陈留王足不出宫,竟对朝堂之事了如指掌,还知道董卓上表一事。
这位殿下,着实不可小觑啊!
卢植当即道:“老臣惭愧,未能劝阻大将军,大将军一意孤行,必招祸端,洛阳之乱,恐不远矣!”
郑泰也道:“大将军不纳忠言,臣等亦是无可奈何啊……”
“董卓,虎狼之徒也,今一旦入京,必生大乱。二位皆汉室忠臣,孤恳请二位留下,相助于孤,渡此危局。”
刘协说罢,朝二人深施一礼。
二人一怔,赶忙还礼,卢植遂道:“不知殿下欲要臣等如何?”
刘协轻叹一声,缓缓言道:“何进召外藩入京,此事已人尽皆知,其乱不在卓入京之后,而在眼前。‘十常侍’得知消息,必被逼反,恐怕这几日间,宫中将有大事发生。卢尚书素有威望,一旦宫变,孤盼你能主持大局。至于郑御使,你素有谋略,孤也希望你能留下来,助陛下与孤,应对之后的乱局。”
刘协说罢,目光殷切地注视着二人,满怀期待之意。
二人见状,对视一眼,片刻之后,拱手朝刘协一拜道:“臣等必效死力,不负殿下之望。”
【叮!恭喜宿主,成功招募六星人才卢植,当前忠诚度等级为:臣服】
【叮!恭喜宿主,成功招募五星人才郑泰,当前忠诚度等级为:臣服】
见二人归心,刘协顿时心下暗喜。
卢植乃当世名臣,文武皆备,有将帅之才,又对汉室忠心耿耿,是个可倚重之人。
虽然他年事已高,但眼下,刘协正需要这样一个人来主持大局。
而且,自己现如今,虽有七千余众的兵力可用,但太过分散,彼此不相统属。一旦有用武之地,还需要一位统帅之才来统一调度。
卢植,正可担此重任。
至于郑泰,此人虽官职低微,却颇有才略,更好结交豪侠,有识人之能。历史上,董卓入京后,将他再次征用,任为尚书,选拔天下名士为官。

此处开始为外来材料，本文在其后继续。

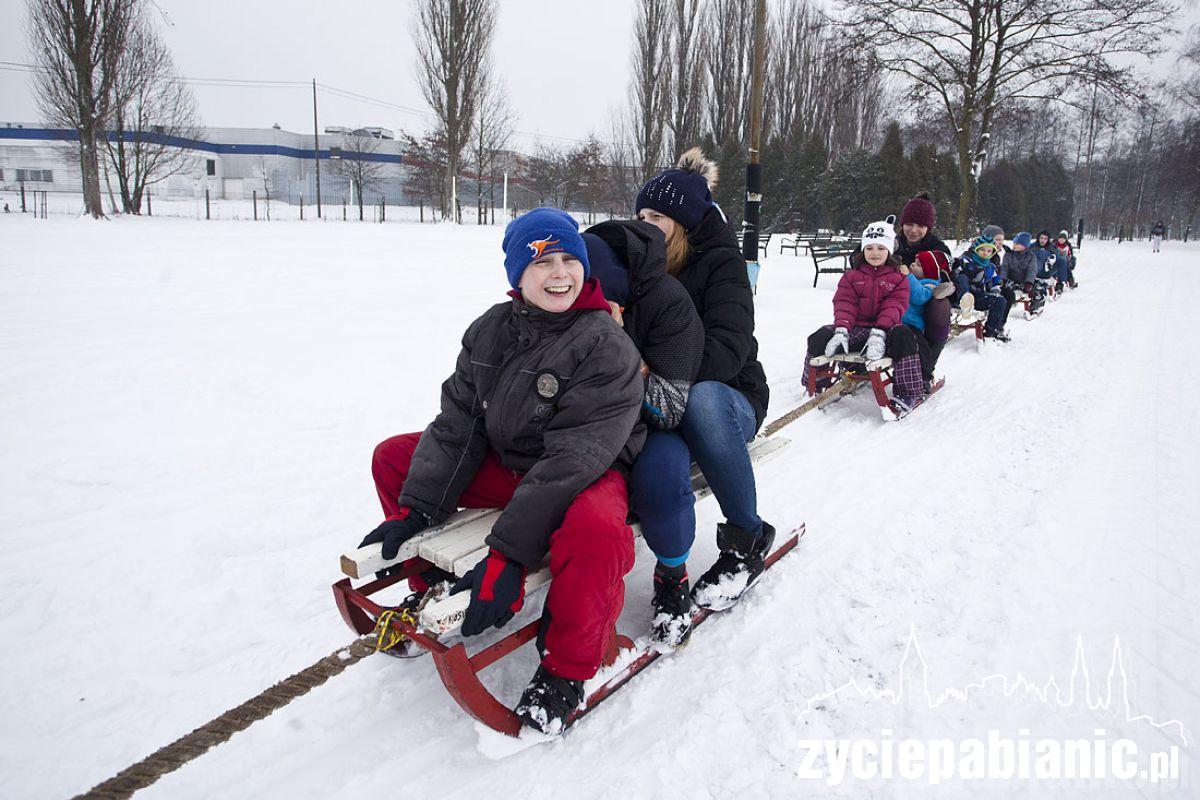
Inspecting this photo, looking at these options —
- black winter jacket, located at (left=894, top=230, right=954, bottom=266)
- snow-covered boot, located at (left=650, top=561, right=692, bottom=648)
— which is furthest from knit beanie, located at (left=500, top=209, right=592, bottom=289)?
black winter jacket, located at (left=894, top=230, right=954, bottom=266)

郑泰身为士族子弟,在朝在野,人脉极广,更与颍川荀氏等几大士族关系不错。有他在,日后也不愁没有人才可用。
当下,刘协便叫二人各自回去,早晚留意京中动向,一旦有变,他自会派人来寻,以备随时策应。
二人领命,随即离了董府,各自归家。
待二人走后,刘协随即坐定,淡淡地道:“出来吧。”
话音一落,帷幕之后,走出二人,却是张让、赵忠两个。
原来,今日一早,刘协便命人将他二人召至此处,方才见卢植、郑泰前来,才暂且入内回避。
刘协淡淡一笑,端起茶盏饮了一口,对二人道:“何进已召外藩入京,是时候该收网了。你们在外的亲族子弟,可都一一召回了?”
张让听罢,上前一步,跪伏于地,泣泪涟涟道:“族人皆已召回,凡大罪不赦之人,皆已处置,老奴谢殿下宽宥,不咎全族之罪……”
说罢,赵忠也跪地泣拜。
“都起来吧。”刘协道,“算算日子,也差不多就在这几日了,尔等亲族既已召回,接下来,便依计而行。”
二人起身拜道:“老奴明白,殿下放心。”
……
两日后深夜,异变陡生。
洛阳以北,突现冲天大火,映得半边天空,赤红明亮,竟如白昼。洛阳城中,不时能听见阵阵惨叫哀嚎,好似鬼哭狼嚎一般,令人惊怕。甚至,还能闻得到浓烟焦臭味道。
孟津,距洛阳以北仅五十里。“十常侍”在此经营多年,其亲族私宅,皆聚于此,俨然已成其盘踞之所。在孟津之地,宦官只手遮天,无人敢撄其锋芒。
是日,突有一众贼寇,约千余人,个个身骑骏马,手提长刀,自称“黑山伯”。这些人长驱直入,东起孟津,西至平阴,在近百里的黄河北岸,专挑公府豪宅,打家劫舍,烧杀抢掠。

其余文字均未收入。